Turns out that everyone has been working on the basis that there is usually no good reason to release the personal data of junior civil servants because, well, there is no good reason to release the personal data of junior civil servants. That is the effect of the Upper Tribunal’s decision in Cox v Information Commissioner & Home Office [2018] UKUT 119 (AAC) (Cox v ICO & HO). The request in Cox concerned, in part, the names of Home Office civil servants who had met counterparts in Eritrea in relation to immigration policy. Three names were redacted, being a Grade 6 and two Grade 7 officials, on the basis that condition 6(1) of Schedule 2 to the DPA was not met. As Judge Wikeley explains at [23], Grades 1-5 are classified as the senior civil service (the name of one of which was released).

Perhaps surprisingly, as Judge Wikeley noted at [32], this was the first time the Upper Tribunal had had to consider the release of civil servant names in a routine FOIA context (as opposed to specific allegations or wrongdoing allegations). The ICO guidance, and the FTT decisions, indicate that – less surprisingly – it really all depends. The submissions for Mr Cox were that there was always a legitimate interest in knowing the identity of public officials exercising public power.
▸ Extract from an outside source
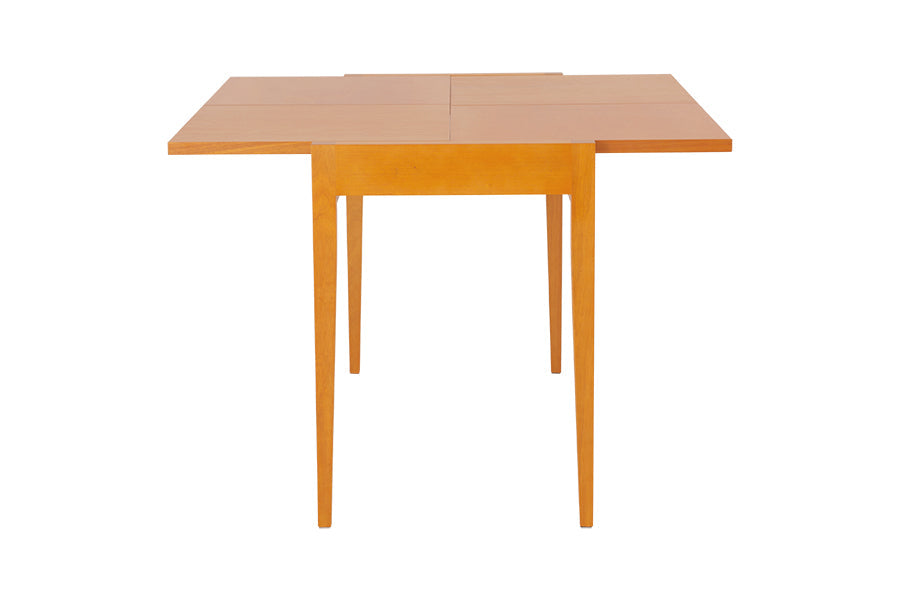 foto da mesa retratil pina na cor cerezo em fundo branco vista de lado aberta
This, as Judge Wikeley pointed out, was hard to reconcile with the express disavowal (rightly, he thought given the authorities) on the part of the Mr Cox of any purported presumption in favour of disclosure: at [41]. In the personal data context, the assumption is, if anything, to the contrary and a careful balancing exercise has to be undertaken by reference to the well-established Goldsmith principles; approved by the Northern Ireland High Court in Re Doran’s Application for Judicial Review [2017] NIQB 24. (Unaccountably, these still do not appear to be known as the ‘Knight principles’. But there is still time.) That balance is different to the public interest balance under section 2 FOIA: at [42]. Moreover, both Upper Tribunal and CJEU authority was cited for the proposition that the legitimate interests on the side of disclosure could, often would, be those of the requestor personally and not wider public interests: at [43]-[44]. A legitimate interest does not appear simply by virtue of the data subject’s employer: at [46].
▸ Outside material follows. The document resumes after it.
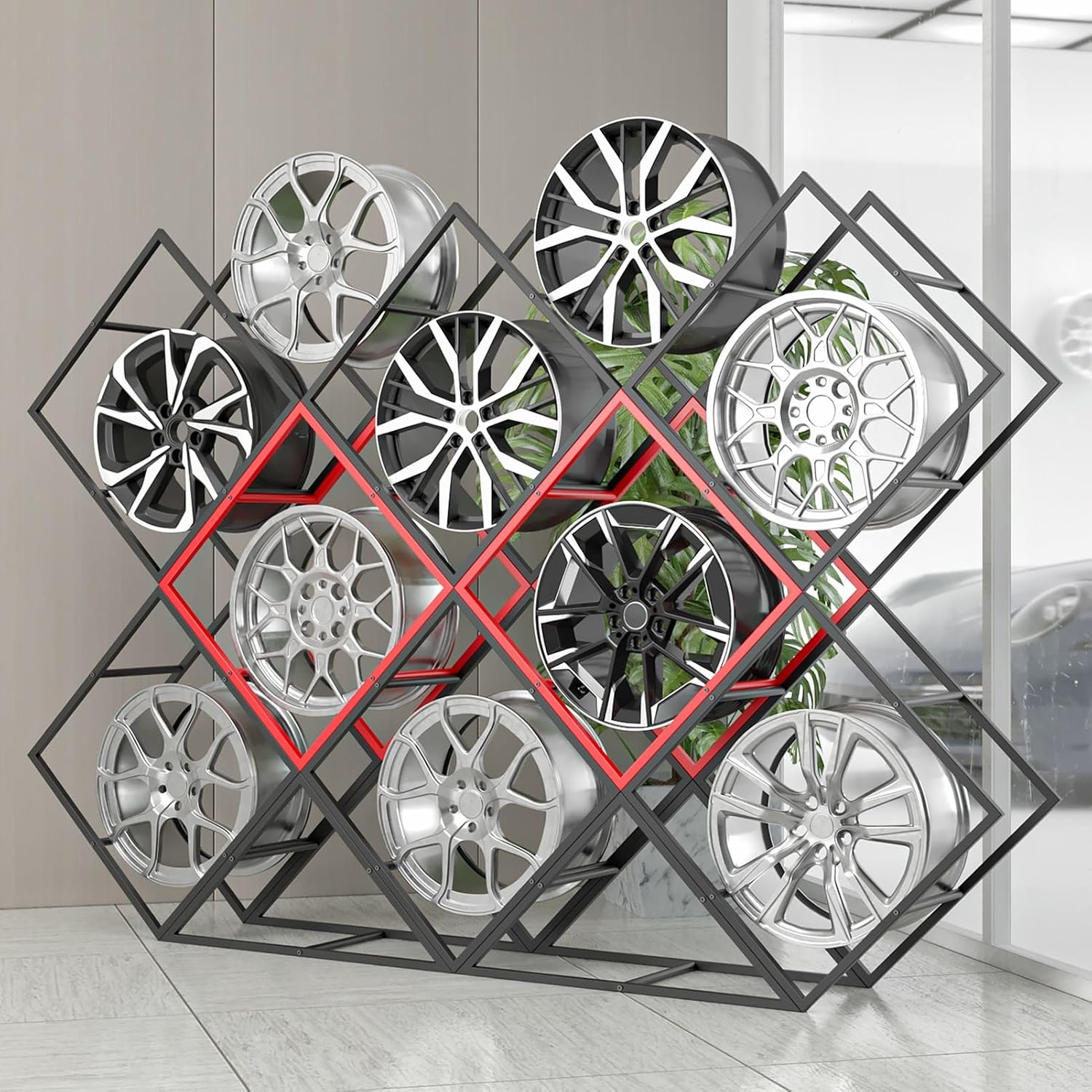  Générique Présentoirs Empilables Pour Jantes De Pneus - Supports De Rangement En Acier Robuste Pour Garage Et Atelier, étagères Pour Moyeux De Roue De Voiture, Solution De Rangement Pour Pneus, Grand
Whether the balance favours disclosure or not all depends. But the ordinary principle that it is senior civil servants who carry the can in terms of responsibility and accountability was a conclusion which the Upper Tribunal was not prepared to disturb: at [46].

An odd but practically important coda appears from the decision in Cox. It is this: how is the Tribunal to deal with a desire on the part of a litigant to use information provided in the open bundle which, taken with other material he has, will reveal the personal data of third parties (and indeed the very third parties whose names have just been withheld under section 40)? The First-tier Tribunal had refused Mr Cox permission to use and disseminate that open information, in reasoning which had treated the request somewhat akin to a FOIA request.

The Upper Tribunal agreed with Mr Cox that the open justice principle was in play in relation to material referred to in open proceedings, that the default position was that any such material was open to further use, but that it was always subject to other directions on the part of the Tribunal: at [65]-[69]. Judge Wikeley was, quite rightly, critical of the Tribunal for having dealt with the matter as thought it were the subject of a FOIA appeal (over which it would have had no jurisdiction given the absence of a decision notice on the issue) and critical of the parties for not having addressed the point through the correct procedural route, namely a rule 14 application: at [70]-[71]. However, this was not, in his view, a material error of law because had a rule 14 application been made the Tribunal would have been bound to redact the information which identified the three civil servants whose names had otherwise been withheld under section 40, undermining its substantive decision: at [73]-[74]. A reminder then to ensure that you follow the proper procedures, but that if something goes wrong, the Upper Tribunal will look at the substantive justice of the matter. Which is not a bad place to end up.

Rupert Paines acted for the Information Commissioner.